Lors d’un atelier Groupe pour l’Étude et l’Enseignement de la Population (GEEP), l’inspectrice du travail Coumba Sagna, en service à la direction du travail, a tenu à rétablir une vérité trop souvent méconnue. Les domestiques et gens de maison ne relèvent pas du secteur informel. « Heureusement, quelqu’un l’avait rappelé lors de sa présentation. Les domestiques et les gens de maison ne sont pas dans le secteur informel », a-t-elle clarifié. Mme Sagna a insisté sur le fait que le Code du Travail protège ces travailleurs au même titre que n’importe quel comptable, assistante de direction ou directeur administratif et financier. « En passant de la norme suprême qu’est la Constitution qui consacre le droit de grève, la liberté syndicale, etc. jusqu’à la norme inférieure qu’est l’arrêté ministériel, la femme domestique est dedans », a-t-elle détaillé. L’un des principaux problèmes réside dans l’absence fréquente de contrat écrit. Mais l’inspectrice a été ferme. L’absence d’écrit ne signifie pas l’absence de contrat de travail. Celui-ci est réputé à durée indéterminée. « Toutes ces travailleuses domestiques […] sont dans un lien contractuel, qui plus est dans un contrat de travail à durée indéterminée », a-t-elle souligné.
DES DROITS IDENTIQUES, UNE REALITE CONTRASTEE
Malheureusement, ce n’est souvent qu’au moment du licenciement que ces travailleuses prennent conscience de leurs droits. L’inspection du travail est alors saisie. L’inspecteur rappelle à l’employeur que la domestique licenciée a droit à une indemnité de licenciement, à une indemnité compensatrice de préavis, ainsi qu’à une indemnité compensatrice de congés payés si elle n’a pas pu en bénéficier. Cependant, la réalité du terrain conduit parfois à des accords transactionnels qui faussent les statistiques. « Malheureusement, dans bon nombre de cas, c’est soldé soit par un procès-verbal de conciliation, soit par un protocole d’accord », a expliqué l’inspectrice. Elle a pris l’exemple d’une travailleuse dont les droits calculés s’élèvent à un million de francs, mais à qui l’employeur ne propose que 200 000 francs. Devant le besoin, celle-ci peut accepter la somme moindre. L’inspecteur doit alors refuser d’intervenir, et les parties signent un protocole d’accord. « C’est ce qui fait souvent qu’il n’y a pas de statistique aboutie », a regretté Mme Sagna.

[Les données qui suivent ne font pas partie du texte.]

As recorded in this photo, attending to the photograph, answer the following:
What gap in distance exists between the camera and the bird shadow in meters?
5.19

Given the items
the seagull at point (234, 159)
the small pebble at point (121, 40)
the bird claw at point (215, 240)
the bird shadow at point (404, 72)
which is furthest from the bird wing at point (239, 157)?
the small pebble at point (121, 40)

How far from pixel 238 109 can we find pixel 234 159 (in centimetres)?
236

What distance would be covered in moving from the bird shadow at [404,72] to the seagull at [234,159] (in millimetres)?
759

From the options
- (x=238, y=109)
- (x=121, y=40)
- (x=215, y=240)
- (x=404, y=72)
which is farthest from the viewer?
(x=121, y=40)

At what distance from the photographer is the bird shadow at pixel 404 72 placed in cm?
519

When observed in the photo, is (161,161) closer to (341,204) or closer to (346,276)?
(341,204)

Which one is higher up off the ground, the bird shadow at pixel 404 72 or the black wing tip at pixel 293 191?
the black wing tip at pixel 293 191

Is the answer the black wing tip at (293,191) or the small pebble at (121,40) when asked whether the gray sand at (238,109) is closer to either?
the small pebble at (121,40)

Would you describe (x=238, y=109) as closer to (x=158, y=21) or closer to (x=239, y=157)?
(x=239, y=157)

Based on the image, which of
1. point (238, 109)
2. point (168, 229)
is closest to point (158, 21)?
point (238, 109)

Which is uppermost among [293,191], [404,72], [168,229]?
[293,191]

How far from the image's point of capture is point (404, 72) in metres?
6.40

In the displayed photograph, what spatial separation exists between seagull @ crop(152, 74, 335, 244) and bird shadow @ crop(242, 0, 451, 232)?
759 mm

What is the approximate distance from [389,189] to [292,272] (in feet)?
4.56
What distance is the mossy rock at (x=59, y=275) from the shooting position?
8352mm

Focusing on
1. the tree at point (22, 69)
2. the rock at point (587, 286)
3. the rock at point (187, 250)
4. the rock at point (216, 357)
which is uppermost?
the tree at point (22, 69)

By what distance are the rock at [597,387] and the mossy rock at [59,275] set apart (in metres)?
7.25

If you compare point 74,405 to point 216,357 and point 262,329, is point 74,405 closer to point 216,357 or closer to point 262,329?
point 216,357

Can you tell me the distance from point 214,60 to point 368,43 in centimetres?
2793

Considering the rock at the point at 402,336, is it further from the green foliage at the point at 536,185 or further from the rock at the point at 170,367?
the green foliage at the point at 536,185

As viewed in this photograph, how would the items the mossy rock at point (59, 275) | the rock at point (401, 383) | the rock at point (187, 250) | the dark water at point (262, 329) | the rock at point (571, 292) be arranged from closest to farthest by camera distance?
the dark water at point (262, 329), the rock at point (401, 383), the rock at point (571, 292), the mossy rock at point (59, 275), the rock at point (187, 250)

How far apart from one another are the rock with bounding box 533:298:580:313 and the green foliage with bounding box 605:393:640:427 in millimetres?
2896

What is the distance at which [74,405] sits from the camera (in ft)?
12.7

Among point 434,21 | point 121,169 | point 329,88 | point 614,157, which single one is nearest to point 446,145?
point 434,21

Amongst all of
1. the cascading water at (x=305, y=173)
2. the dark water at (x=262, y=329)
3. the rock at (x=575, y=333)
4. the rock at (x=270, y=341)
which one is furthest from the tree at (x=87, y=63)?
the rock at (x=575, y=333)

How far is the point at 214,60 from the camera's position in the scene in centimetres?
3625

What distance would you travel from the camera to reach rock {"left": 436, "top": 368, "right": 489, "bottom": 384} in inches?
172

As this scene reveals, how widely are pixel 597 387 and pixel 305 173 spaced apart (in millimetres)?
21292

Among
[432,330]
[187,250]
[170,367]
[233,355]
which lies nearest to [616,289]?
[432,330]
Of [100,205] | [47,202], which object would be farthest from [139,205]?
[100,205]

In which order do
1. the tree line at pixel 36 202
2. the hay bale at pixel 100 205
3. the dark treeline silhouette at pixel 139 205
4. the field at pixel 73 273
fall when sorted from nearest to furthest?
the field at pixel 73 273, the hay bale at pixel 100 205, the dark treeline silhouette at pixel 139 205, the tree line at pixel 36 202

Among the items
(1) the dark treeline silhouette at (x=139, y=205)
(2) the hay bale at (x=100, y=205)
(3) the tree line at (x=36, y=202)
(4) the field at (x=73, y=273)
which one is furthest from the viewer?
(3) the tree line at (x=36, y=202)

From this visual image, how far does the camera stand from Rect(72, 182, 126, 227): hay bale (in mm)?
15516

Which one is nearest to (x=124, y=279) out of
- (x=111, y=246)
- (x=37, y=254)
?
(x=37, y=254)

EN CAS D’ECHEC DE LA CONCILIATION, LA VOIE JUDICIAIRE RESTE OUVERTE
Si la conciliation échoue, le dossier peut atterrir au tribunal, à la demande de la travailleuse. « Le juge du travail va condamner l’employeur, parce qu’encore une fois, la travailleuse domestique est protégée au même titre que le travailleur dans une entreprise », a assuré l’inspectrice. Coumba Sagna a tenu à rassurer : « De manière générale, la femme travailleuse domestique, elle est protégée, elle n’est pas dans le secteur informel. » Elle a néanmoins appelé à une meilleure garantie de ces droits, impliquant l’État, les syndicats et les employeurs.